**TEXTE RETENU:**

******************************

C'est ce côté inexplicable qui pousse la philosophie à rabattre la figure du mal moral sur celui de l'égoïsme calculateur. Kant a beau parler du mal radical, il en rejette vite ce que l'idée pouvait avoir de profond, pour se contenter de la figure plus facile de l'égoïste conséquent. Autrement dit, chez Kant, personne ne fait le contraire de ce que dit la loi morale parce qu'il voudrait s'opposer à la loi morale en tant que telle, mais chacun ne le fait que parce qu'il y gagne égoïstement. Il me semble qu'il suffit d'écouter des personnages comme Thrasymaque, ou Polos pour comprendre que leurs désirs ne sont pas particulièrement égoïstes. Ils ont un souci de la grandeur, de la puissance, de la violence aussi (les descriptions de Polos s'imaginant tyran, et prenant plaisir à éliminer tous ses opposants), pas de l'avantage individuel. C'est un point vraiment important. Dominer et tuer n'a aucun intérêt pour un égoïste rusé et calculateur. La mort des autres, en soi, n'apporte pas de gain. Et un égoïste rationnel sait bien qu'il y a des moyens plus efficaces si l'on veut prendre l'argent de ses semblables, ou bien leur femme. Car devenir tyran, c'est se mettre en danger. Mais ceci n'importe pas au vrai méchant, dont le désir porte sur les autres, qu'il désire dominer, plutôt que sur lui à proprement parler. 

Comment faire face à ces méchants? Il serait absurde de se représenter la punition comme une sorte de compensation en échange d'un avantage pris indûment, car ils n'ont pas cherché à prendre d'avantage. Ils ont cherché le mal lui-même, c'est-à-dire la violence, la domination. Comment donc les punir? Il faut leur faire sentir le mépris qu'ils inspirent aux gens de bien. Mais pour le leur faire sentir, ce n'est pas eux qui doivent payer pour leurs fautes. C'est au contraire les bons qui doivent payer pour se tenir éloignés d'eux. Plus la dépense est grande, plus les méchants comprennent la force du mépris. Plus ils comprennent à quel point les autres sont prêts à se sacrifier pour ne pas vivre avec eux. Telle est donc la punition des méchants : des biens, du temps, de l'argent, gaspillé par les bons en pure perte, afin de faire sentir à quel point les méchants sont détestés.

******************************

**TRAVAIL DEMANDÉ:**
**a)** D'après le texte sur le mal moral, qui doit payer pour se tenir éloigné des méchants ?
**b)** Exprimez les enregistrements d'exemples de détection ci-dessous sous forme de CSV à deux colonnes, « demande » et « réponse », avec une ligne par demande, chaque champ entre guillemets et les sauts de ligne remplacés par des espaces. Laissez les images de côté, s'il vous plaît.
Ces enregistrements n'ont aucun lien avec le texte.

Exemples de détection
******************************

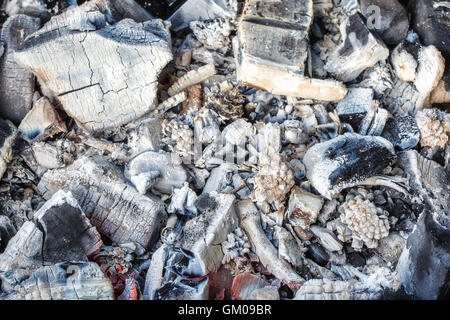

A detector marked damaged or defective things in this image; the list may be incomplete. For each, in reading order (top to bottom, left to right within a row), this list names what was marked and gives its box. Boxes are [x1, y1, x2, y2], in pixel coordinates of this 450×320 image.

cracked charred wood [0, 14, 40, 125]
charred wood chunk [0, 15, 40, 125]
cracked charred wood [13, 5, 172, 132]
charred wood chunk [13, 5, 172, 132]
cracked charred wood [168, 0, 237, 31]
charred wood chunk [168, 0, 237, 31]
cracked charred wood [234, 0, 346, 100]
charred wood chunk [236, 0, 348, 100]
cracked charred wood [324, 12, 390, 82]
charred wood chunk [324, 12, 390, 82]
cracked charred wood [358, 0, 412, 45]
charred wood chunk [360, 0, 410, 46]
cracked charred wood [384, 36, 442, 115]
charred wood chunk [0, 119, 17, 181]
cracked charred wood [0, 119, 18, 181]
cracked charred wood [18, 96, 67, 142]
charred wood chunk [0, 190, 101, 272]
cracked charred wood [0, 191, 101, 272]
cracked charred wood [0, 262, 112, 300]
charred wood chunk [0, 262, 114, 300]
cracked charred wood [36, 156, 167, 249]
charred wood chunk [37, 156, 168, 249]
cracked charred wood [176, 192, 239, 276]
charred wood chunk [177, 192, 239, 276]
cracked charred wood [234, 200, 304, 288]
charred wood chunk [302, 133, 398, 199]
cracked charred wood [302, 133, 408, 200]
charred wood chunk [398, 211, 450, 298]
cracked charred wood [398, 210, 450, 300]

******************************

**RÉPONSES ATTENDUES:**
**a)** Les bons.

**b)**
demande,réponse
"A detector marked damaged or defective things in this image; the list may be incomplete. For each, in reading order (top to bottom, left to right within a row), this list names what was marked and gives its box. Boxes are [x1, y1, x2, y2], in pixel coordinates of this 450×320 image.","cracked charred wood [0, 14, 40, 125] charred wood chunk [0, 15, 40, 125] cracked charred wood [13, 5, 172, 132] charred wood chunk [13, 5, 172, 132] cracked charred wood [168, 0, 237, 31] charred wood chunk [168, 0, 237, 31] cracked charred wood [234, 0, 346, 100] charred wood chunk [236, 0, 348, 100] cracked charred wood [324, 12, 390, 82] charred wood chunk [324, 12, 390, 82] cracked charred wood [358, 0, 412, 45] charred wood chunk [360, 0, 410, 46] cracked charred wood [384, 36, 442, 115] charred wood chunk [0, 119, 17, 181] cracked charred wood [0, 119, 18, 181] cracked charred wood [18, 96, 67, 142] charred wood chunk [0, 190, 101, 272] cracked charred wood [0, 191, 101, 272] cracked charred wood [0, 262, 112, 300] charred wood chunk [0, 262, 114, 300] cracked charred wood [36, 156, 167, 249] charred wood chunk [37, 156, 168, 249] cracked charred wood [176, 192, 239, 276] charred wood chunk [177, 192, 239, 276] cracked charred wood [234, 200, 304, 288] charred wood chunk [302, 133, 398, 199] cracked charred wood [302, 133, 408, 200] charred wood chunk [398, 211, 450, 298] cracked charred wood [398, 210, 450, 300]"